▸ TEXT EXTRACT:
Step by Step Guide using the DynamoDB Client interface using Boto3 and Python
In this demonstration I will be using the client interface on Boto3 with Python to work with DynamoDB.
The main idea is to have a step by step guide to show you how to Write, Read and Query from DynamoDB.
With this demonstration we have a DynamoDB table that will host our data about game scores. These entries in our table will consist of their event names, gamerid's, location, scores, timestamp etc.
Then we will query on gamers, scores, ages and times.
We will go through these actions:
- Creating a DynamoDB Table
- Writing / Reading / Deleting / Updating Data
- Querying Data
- Querying Non Key Attributes with a Global Secondary Index
- Deleting the Table
Interacting with DynamoDB
First we need to instantiating the client. As you can see I have a profile configured with the name dev
and I will be using region eu-west-1
:
>>> import boto3
>>> client = boto3.Session(region_name='eu-west-1', profile_name='dev').client('dynamodb')
After we have instantiated the client, let's go ahead and create our dynamodb table with the event
as the HashKey and timestamp
as the RangeKey.
For our demonstration our data will consist of the event the competed in, the finishing time, and the rest of the attributes will consist of the game information.
Creating the DynamoDB Table
Create the dynamodb table with 1 Write / 1 Read IOP (for demonstration):
>>> response = client.create_table(
AttributeDefinitions=[{
'AttributeName': 'event',
'AttributeType': 'S'
},
{
'AttributeName': 'timestamp',
'AttributeType': 'S'
}],
TableName='gamescores',
KeySchema=[{
'AttributeName': 'event',
'KeyType': 'HASH'
},
{
'AttributeName': 'timestamp',
'KeyType': 'RANGE'
}],
ProvisionedThroughput={
'ReadCapacityUnits': 1,
'WriteCapacityUnits': 10
}
)
While the table is busy creating, go ahead and tag your resource:
>>> response = client.tag_resource(
ResourceArn=response['TableDescription']['TableArn'],
Tags=[
{'Key': 'Name', 'Value': 'gamescores'},
{'Key': 'Environment', 'Value': 'dev'}
]
)
Basic Operations:
Once the resource has been tagged, lets write our first item to our dynamodb table. In this example we will see that the data consist of the event, time, score, game and details about the gamer:
>>> response = client.put_item(
TableName='gamescores',
Item={
'event': {'S': 'gaming_nationals_zaf'},
'timestamp': {'S': '2019-02-08T14:53'},
'score': {'N': '11885'},
'name': {'S': 'will'},
'gamerid': {'S': 'wilson9335'},
'game': {'S': 'counter strike'},
'age': {'N': '27'},
'rank': {'S': 'professional'},
'location': {'S': 'sweden'}
}
)

[Records from a data collection]
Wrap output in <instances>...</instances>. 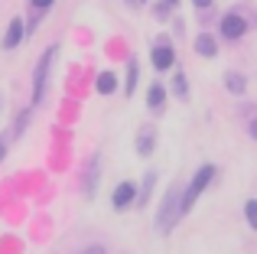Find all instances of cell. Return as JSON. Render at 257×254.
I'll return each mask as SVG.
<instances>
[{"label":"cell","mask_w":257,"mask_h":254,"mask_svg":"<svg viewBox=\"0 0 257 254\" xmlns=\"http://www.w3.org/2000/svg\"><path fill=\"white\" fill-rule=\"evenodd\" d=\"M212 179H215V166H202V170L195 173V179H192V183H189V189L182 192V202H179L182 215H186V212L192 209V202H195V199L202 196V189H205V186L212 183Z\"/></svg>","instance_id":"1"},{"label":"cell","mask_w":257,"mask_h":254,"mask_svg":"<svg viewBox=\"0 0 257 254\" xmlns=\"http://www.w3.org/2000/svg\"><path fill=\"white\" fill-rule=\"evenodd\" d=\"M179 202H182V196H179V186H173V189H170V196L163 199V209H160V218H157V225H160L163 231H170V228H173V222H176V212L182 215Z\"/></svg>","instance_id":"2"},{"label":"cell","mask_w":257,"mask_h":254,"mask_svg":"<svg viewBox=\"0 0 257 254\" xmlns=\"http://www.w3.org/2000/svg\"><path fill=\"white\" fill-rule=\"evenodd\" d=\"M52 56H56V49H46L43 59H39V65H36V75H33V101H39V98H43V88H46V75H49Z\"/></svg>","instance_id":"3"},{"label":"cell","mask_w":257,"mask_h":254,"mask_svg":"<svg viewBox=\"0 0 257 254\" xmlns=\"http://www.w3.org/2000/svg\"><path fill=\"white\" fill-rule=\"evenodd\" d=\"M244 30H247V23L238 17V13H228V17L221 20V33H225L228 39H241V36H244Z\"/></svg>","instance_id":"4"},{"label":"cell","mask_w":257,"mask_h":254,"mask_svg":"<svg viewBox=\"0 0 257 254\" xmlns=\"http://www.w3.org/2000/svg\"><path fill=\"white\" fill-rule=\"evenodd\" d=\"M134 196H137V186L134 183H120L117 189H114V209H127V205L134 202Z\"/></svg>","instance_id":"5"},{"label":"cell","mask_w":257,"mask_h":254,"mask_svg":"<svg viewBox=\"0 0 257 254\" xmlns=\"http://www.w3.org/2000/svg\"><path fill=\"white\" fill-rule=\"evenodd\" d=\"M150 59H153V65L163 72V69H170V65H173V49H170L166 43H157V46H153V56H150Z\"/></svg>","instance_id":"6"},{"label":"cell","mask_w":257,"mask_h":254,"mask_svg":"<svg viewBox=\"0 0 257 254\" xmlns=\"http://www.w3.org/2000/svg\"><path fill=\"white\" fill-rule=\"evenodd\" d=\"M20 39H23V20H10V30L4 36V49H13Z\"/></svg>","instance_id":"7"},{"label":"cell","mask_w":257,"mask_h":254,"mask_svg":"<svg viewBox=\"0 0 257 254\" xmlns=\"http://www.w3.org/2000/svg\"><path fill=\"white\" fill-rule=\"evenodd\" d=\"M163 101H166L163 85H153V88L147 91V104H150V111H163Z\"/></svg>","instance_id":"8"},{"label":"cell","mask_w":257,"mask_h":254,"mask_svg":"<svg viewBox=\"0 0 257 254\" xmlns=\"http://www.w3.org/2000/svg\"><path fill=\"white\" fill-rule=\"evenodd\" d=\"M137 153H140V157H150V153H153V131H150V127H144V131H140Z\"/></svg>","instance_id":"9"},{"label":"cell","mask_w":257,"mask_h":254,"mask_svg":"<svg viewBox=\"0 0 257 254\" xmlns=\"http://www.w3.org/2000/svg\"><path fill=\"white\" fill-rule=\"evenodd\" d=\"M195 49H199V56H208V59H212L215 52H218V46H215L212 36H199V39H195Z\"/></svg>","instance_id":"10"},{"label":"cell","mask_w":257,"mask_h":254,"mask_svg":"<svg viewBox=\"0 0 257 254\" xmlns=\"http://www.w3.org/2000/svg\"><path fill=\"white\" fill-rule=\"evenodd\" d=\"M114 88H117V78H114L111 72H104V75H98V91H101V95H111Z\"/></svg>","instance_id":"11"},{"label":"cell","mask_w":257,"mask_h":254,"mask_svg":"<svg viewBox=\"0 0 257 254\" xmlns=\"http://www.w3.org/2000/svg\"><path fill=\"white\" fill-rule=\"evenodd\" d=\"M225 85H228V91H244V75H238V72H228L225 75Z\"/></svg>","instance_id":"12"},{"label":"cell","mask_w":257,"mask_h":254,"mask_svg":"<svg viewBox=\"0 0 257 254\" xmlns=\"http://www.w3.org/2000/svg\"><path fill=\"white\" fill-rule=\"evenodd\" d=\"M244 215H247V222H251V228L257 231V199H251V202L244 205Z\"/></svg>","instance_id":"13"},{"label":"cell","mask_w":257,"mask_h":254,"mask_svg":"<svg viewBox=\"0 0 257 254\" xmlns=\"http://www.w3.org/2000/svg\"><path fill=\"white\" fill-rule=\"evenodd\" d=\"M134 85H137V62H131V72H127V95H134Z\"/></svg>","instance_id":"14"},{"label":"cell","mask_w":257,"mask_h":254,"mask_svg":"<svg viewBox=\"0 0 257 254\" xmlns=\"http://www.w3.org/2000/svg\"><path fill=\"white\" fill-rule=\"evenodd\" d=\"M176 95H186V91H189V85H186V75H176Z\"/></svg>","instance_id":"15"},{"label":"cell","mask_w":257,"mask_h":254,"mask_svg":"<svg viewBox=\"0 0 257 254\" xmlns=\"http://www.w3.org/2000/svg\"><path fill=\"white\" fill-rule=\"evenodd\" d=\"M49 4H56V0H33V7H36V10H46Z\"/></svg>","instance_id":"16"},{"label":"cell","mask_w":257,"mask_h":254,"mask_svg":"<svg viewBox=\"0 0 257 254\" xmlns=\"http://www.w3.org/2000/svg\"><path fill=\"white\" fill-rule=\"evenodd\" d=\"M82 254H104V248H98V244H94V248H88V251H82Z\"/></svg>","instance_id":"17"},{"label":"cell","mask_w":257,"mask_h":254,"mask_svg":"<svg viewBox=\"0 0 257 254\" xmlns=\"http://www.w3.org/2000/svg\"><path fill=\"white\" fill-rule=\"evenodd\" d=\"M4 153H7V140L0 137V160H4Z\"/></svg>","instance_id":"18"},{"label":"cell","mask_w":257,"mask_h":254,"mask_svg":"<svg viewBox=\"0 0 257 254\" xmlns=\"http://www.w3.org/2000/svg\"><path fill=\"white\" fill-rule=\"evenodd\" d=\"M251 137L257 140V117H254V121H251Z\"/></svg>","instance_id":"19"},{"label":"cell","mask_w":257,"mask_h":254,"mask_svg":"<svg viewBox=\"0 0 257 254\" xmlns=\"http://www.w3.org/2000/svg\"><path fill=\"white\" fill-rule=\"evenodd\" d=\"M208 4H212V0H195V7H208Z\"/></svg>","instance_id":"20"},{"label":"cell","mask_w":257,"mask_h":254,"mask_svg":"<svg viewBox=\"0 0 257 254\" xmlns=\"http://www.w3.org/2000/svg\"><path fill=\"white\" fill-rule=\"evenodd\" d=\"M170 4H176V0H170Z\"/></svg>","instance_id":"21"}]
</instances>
--
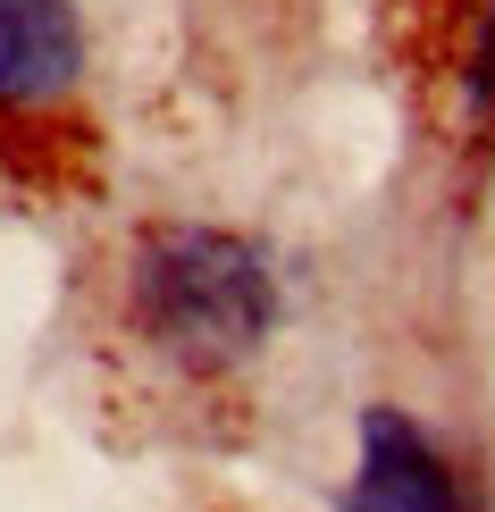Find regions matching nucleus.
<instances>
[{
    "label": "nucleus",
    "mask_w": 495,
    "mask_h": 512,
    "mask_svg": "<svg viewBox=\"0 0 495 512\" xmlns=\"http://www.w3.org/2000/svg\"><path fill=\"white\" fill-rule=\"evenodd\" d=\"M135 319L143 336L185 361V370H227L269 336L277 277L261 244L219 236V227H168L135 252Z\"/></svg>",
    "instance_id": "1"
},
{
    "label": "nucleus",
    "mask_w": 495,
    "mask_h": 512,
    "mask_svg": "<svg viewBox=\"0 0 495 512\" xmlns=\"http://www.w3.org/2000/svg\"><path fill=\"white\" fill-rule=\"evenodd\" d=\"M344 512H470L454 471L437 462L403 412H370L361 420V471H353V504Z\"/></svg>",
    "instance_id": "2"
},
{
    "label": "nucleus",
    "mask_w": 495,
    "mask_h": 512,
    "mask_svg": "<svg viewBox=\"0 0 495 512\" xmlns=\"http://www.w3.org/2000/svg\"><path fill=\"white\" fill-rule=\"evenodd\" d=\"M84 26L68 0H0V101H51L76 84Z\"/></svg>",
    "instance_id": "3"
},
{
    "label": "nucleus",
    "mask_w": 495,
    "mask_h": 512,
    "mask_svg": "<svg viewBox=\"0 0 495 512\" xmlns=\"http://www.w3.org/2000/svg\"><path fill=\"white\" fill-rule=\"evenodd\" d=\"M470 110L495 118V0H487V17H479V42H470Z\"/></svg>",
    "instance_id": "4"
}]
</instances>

▸ GOALS:
a) Summarize the DynamoDB guide in two sentences.
b) List every action the DynamoDB guide says it will go through.
These rows are separate material from the DynamoDB guide.

▸ SOLUTIONS TO THE EXERCISE:
a) The guide uses the Boto3 client interface with Python to show how to write, read and query a DynamoDB table that holds game score data. It creates a client for region eu-west-1 with a profile named dev, creates a "gamescores" table with event as the hash key and timestamp as the range key, tags the table, and writes a first item.

b)
- Creating a DynamoDB Table
- Writing / Reading / Deleting / Updating Data
- Querying Data
- Querying Non Key Attributes with a Global Secondary Index
- Deleting the Table